Upon attack, the carbonyl carbon forms a bond with the cyanide ion, and the double bond between carbon and oxygen becomes a single bond, with oxygen gaining an additional hydrogen to form a hydroxyl (OH) group.
These interactions convert the carbonyl compound into a cyanohydrin \( (\text{R}_2\text{C(OH)CN}) \), showcasing the transformation capacity of the carbonyl group in creating complex products.

A nucleophile is a species that donates an electron pair to form a chemical bond in reaction. In the cyanohydrin reaction, the cyanide ion \( (\text{CN}^-) \) serves as the nucleophile.
Cyanide ions are negatively charged, making them attractively paired to the partial positive charge on the electrophilic carbon in the carbonyl group.

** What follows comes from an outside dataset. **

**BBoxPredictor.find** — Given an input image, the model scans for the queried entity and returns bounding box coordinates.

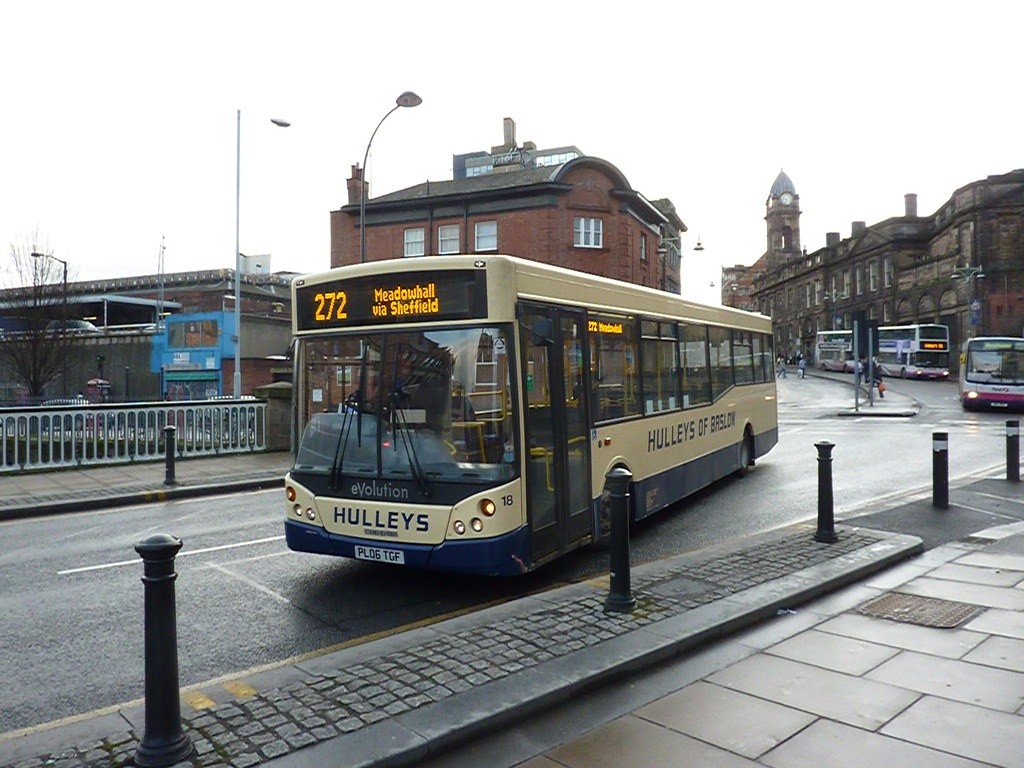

The reactivity of nucleophiles can determine the course and success of a reaction. For cyanohydrins, using NaCN results in a higher concentration of cyanide ions present in the solution compared to HCN presence. This potentially increases the likelihood of the nucleophile reacting with the carbonyl compound.
Understanding the role of nucleophiles like cyanide is crucial to predicting reaction outcomes, as well as manipulating reaction conditions to achieve desired products efficiently. By choosing the right nucleophile and conditions, chemists can control the path and efficiency of chemical transformations.